Let $U \in L^1(\mathbb{R}^d)$ and $\rho \in L^1(\mathbb{R}^d)$ such that $\rho \ge 0$ and the support of $\rho$ is included in $B(0,1)$ (the euclidean unit ball of $\mathbb{R}^d$). Is there a way to bound the integral, where $K$ is a compact of $\mathbb{R}^d$, $$\int_K \int_{B(0,1)} U(x-y) \rho(y) \text{d}y \text{d}x $$ by the $L^1$-norm of $U$ on a compact (may be on $K+B(0,1)$) ?
Thank you
With $K-B(0,1)$ it does work.
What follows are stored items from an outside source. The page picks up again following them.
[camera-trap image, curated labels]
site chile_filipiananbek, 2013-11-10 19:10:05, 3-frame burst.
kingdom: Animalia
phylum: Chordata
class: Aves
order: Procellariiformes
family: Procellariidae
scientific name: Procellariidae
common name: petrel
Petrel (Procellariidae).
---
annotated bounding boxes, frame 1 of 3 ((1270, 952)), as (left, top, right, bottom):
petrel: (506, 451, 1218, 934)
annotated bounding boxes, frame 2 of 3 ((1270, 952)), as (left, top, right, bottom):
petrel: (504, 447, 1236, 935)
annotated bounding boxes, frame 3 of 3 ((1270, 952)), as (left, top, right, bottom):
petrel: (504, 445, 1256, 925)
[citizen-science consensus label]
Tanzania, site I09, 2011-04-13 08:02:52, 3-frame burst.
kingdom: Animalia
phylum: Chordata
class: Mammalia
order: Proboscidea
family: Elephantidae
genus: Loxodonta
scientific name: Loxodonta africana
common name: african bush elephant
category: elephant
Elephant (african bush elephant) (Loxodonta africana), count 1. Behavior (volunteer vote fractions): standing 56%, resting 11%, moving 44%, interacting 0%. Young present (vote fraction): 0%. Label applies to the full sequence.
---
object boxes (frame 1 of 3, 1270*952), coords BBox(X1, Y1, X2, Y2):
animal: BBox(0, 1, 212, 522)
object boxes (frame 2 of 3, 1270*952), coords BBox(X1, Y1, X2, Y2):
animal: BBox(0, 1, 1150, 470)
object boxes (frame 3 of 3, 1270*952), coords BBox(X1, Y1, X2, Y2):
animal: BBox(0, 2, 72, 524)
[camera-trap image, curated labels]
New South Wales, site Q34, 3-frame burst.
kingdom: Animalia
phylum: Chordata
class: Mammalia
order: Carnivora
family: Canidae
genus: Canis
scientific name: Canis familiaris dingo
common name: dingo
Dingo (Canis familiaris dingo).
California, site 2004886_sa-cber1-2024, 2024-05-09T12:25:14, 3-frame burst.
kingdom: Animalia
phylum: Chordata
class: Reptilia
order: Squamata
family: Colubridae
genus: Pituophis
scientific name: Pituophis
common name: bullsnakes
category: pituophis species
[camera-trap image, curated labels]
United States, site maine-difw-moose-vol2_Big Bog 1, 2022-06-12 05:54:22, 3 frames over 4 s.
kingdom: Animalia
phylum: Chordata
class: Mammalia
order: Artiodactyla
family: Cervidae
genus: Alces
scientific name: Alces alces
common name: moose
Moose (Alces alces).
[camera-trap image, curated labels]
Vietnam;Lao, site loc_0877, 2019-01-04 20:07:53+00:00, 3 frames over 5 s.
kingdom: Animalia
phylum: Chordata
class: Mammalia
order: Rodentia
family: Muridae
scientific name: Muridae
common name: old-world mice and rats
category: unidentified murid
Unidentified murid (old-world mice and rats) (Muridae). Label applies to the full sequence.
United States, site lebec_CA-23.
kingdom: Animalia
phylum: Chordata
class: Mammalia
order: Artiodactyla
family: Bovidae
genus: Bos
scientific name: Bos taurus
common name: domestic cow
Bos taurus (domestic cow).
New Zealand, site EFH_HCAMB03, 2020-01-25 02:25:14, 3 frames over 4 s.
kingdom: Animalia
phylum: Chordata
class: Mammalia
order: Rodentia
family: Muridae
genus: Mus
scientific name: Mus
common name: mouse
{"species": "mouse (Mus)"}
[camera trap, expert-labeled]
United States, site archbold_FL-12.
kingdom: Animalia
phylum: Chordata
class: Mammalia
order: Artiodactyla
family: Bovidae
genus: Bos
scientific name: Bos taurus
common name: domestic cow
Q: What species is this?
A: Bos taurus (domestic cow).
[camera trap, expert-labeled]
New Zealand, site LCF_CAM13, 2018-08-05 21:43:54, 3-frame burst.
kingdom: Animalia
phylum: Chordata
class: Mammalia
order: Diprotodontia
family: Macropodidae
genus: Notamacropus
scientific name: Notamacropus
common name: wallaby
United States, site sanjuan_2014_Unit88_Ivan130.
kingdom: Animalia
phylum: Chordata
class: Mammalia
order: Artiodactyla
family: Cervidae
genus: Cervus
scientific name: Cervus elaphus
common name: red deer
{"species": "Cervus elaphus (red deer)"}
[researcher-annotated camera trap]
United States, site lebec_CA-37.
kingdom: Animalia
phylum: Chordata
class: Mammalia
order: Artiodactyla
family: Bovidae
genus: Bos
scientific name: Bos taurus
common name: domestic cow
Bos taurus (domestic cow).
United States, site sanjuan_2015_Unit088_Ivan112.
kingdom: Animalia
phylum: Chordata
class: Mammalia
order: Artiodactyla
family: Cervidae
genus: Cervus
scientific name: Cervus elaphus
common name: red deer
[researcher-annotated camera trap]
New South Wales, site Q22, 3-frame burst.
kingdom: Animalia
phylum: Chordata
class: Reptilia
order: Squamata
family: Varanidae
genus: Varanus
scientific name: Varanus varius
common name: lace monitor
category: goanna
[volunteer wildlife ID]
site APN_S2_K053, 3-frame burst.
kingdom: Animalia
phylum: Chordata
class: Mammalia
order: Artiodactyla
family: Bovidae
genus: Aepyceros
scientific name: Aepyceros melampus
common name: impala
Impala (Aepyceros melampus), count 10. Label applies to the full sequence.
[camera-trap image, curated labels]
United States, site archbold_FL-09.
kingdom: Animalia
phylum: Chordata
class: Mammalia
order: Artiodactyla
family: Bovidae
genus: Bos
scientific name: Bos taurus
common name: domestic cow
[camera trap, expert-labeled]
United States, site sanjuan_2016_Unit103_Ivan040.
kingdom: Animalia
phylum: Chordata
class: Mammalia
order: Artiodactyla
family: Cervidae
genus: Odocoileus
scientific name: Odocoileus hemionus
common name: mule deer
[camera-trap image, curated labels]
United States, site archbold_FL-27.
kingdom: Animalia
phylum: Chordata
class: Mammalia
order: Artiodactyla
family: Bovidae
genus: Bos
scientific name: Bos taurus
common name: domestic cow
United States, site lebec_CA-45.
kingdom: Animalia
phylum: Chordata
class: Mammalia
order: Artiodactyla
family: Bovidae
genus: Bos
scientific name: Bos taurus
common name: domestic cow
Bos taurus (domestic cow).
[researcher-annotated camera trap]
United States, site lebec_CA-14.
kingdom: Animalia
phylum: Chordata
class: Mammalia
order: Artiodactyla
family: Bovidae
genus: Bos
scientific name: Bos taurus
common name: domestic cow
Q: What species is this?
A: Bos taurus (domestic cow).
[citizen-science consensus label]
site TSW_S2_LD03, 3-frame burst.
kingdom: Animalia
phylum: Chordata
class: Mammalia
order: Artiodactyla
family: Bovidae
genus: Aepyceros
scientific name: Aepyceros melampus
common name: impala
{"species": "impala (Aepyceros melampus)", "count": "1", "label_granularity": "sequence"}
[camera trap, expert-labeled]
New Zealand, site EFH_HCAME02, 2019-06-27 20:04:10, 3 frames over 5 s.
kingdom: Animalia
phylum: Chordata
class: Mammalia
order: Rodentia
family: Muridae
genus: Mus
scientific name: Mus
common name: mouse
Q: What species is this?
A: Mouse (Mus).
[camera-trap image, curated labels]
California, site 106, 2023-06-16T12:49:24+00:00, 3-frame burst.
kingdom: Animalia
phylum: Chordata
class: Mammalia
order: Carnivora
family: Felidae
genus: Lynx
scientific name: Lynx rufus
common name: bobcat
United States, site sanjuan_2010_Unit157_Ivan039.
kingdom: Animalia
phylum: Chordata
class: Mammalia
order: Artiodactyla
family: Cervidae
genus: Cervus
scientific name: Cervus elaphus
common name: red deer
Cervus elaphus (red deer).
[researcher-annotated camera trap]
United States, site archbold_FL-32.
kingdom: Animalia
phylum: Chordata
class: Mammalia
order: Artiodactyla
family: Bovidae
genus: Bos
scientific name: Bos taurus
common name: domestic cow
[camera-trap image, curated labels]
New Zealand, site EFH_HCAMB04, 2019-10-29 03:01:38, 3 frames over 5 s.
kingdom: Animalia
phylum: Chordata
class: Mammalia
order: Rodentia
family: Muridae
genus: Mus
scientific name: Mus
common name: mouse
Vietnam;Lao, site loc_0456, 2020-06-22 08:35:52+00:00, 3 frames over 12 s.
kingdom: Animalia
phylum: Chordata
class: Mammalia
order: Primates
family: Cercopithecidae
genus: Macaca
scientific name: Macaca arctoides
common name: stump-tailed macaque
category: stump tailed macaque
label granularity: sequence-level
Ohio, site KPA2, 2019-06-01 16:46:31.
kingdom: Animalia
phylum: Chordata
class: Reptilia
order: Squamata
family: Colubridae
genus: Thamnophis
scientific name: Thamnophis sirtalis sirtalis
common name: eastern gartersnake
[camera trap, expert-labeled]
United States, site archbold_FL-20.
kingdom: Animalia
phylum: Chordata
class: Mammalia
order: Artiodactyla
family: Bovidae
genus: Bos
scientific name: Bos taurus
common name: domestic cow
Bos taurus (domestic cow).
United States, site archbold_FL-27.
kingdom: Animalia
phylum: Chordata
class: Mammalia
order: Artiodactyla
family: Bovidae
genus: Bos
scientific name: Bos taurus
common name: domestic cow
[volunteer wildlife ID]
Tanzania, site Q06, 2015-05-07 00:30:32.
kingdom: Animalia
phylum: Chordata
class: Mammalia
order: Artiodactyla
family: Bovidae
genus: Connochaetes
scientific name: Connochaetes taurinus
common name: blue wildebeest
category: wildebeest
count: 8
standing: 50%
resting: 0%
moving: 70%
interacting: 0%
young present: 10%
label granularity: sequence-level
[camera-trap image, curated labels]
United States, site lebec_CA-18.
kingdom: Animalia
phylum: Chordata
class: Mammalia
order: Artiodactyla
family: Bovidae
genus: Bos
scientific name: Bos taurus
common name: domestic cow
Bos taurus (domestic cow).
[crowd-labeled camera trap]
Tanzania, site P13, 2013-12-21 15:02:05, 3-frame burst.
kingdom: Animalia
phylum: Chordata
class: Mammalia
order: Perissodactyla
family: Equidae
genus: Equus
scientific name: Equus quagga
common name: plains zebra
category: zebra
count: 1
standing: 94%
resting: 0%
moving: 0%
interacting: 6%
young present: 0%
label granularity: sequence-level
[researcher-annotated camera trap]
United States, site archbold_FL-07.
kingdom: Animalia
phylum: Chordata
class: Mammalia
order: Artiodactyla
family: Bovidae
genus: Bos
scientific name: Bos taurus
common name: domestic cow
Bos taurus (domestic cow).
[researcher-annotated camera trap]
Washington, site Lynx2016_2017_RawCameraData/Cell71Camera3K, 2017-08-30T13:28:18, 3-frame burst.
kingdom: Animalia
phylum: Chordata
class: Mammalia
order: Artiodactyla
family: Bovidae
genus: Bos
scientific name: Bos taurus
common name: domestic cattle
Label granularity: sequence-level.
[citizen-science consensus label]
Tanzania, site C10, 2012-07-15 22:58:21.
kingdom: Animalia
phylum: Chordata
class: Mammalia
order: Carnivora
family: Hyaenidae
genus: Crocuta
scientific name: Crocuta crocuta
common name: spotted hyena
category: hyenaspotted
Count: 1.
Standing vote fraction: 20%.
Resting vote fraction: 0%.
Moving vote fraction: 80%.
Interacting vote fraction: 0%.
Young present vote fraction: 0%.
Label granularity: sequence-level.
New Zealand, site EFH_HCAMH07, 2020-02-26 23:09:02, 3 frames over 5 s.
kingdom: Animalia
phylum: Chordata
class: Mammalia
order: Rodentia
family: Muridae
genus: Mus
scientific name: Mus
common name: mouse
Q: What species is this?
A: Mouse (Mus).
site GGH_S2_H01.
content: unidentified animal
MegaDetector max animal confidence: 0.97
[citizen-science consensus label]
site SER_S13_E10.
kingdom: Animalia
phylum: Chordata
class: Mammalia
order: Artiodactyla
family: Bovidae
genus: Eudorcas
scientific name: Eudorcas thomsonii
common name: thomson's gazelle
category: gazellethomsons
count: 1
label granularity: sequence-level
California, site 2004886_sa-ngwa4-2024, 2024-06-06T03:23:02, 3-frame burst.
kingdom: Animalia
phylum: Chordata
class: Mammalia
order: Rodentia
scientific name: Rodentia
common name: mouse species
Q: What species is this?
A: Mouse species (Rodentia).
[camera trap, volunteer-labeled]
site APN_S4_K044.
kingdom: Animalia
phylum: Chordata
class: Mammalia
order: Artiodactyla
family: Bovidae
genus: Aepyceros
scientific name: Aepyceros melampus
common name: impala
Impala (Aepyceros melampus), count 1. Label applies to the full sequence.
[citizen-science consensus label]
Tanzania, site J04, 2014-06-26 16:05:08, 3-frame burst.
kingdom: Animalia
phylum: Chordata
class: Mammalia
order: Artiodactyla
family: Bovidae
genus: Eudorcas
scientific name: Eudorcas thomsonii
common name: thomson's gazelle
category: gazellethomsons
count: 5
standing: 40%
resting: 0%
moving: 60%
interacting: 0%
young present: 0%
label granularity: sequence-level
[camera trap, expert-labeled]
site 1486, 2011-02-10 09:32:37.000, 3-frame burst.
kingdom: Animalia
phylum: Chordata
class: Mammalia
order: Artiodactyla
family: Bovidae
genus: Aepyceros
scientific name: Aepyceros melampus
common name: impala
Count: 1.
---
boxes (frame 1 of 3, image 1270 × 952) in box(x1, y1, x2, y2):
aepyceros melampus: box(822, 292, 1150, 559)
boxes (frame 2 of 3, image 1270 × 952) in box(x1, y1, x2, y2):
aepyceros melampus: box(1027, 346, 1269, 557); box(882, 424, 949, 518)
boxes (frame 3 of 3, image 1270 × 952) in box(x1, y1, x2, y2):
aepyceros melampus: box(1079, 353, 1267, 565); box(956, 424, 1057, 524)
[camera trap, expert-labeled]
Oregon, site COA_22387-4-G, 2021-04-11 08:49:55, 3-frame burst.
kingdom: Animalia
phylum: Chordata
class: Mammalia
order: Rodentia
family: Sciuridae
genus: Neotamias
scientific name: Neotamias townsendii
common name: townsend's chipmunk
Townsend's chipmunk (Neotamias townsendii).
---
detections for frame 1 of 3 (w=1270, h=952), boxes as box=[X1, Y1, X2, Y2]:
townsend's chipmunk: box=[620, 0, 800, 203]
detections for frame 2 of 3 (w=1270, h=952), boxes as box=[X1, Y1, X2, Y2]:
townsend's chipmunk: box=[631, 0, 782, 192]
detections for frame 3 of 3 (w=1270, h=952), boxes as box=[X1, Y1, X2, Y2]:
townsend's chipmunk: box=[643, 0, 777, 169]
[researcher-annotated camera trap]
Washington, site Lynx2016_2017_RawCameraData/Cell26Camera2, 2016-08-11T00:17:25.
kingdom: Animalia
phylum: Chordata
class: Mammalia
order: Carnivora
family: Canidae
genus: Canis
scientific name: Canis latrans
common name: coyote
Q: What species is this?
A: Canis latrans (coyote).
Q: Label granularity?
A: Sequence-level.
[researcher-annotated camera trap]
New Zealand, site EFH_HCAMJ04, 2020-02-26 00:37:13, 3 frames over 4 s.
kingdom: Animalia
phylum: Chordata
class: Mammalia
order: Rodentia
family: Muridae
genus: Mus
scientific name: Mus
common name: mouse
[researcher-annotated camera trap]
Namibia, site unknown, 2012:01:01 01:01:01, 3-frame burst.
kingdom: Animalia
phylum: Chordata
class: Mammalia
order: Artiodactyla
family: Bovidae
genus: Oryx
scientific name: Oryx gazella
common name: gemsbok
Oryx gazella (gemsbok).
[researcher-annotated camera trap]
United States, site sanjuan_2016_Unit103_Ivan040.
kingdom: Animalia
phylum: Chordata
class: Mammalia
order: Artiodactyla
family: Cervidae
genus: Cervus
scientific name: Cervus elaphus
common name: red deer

Indeed,
\begin{eqnarray} \int_{K}|U(x-y)||\rho(y)|dx &=& |\rho(y)|\int_{K}|U(x-y)|dx \\ &=& |\rho(y)|\int_{K-\{y\}}|U(z)|dx \tag{1} \end{eqnarray}
where $K-\{y\}=\{x-y,\ x\in K\}$. We get from $(1)$ that $$\int_K |U(x-y)||\rho(y)|dx\leq |\rho(y)|\|U\|_{L^1(K-B(0,1))}\tag{2}$$
We conclude from $(2)$ that $$\int_{B(0,1)}\int_K|U(x-y)||\rho(y)|dx dy=\|\rho\|_{L^1(B(0,1))}\|U\|_{L^1(K-B(0,1))}\tag{3}$$
To finalize, apply Fubini's Theorem.
Remark: I just realized that $K- B(0,1)=K+B(0,1)$.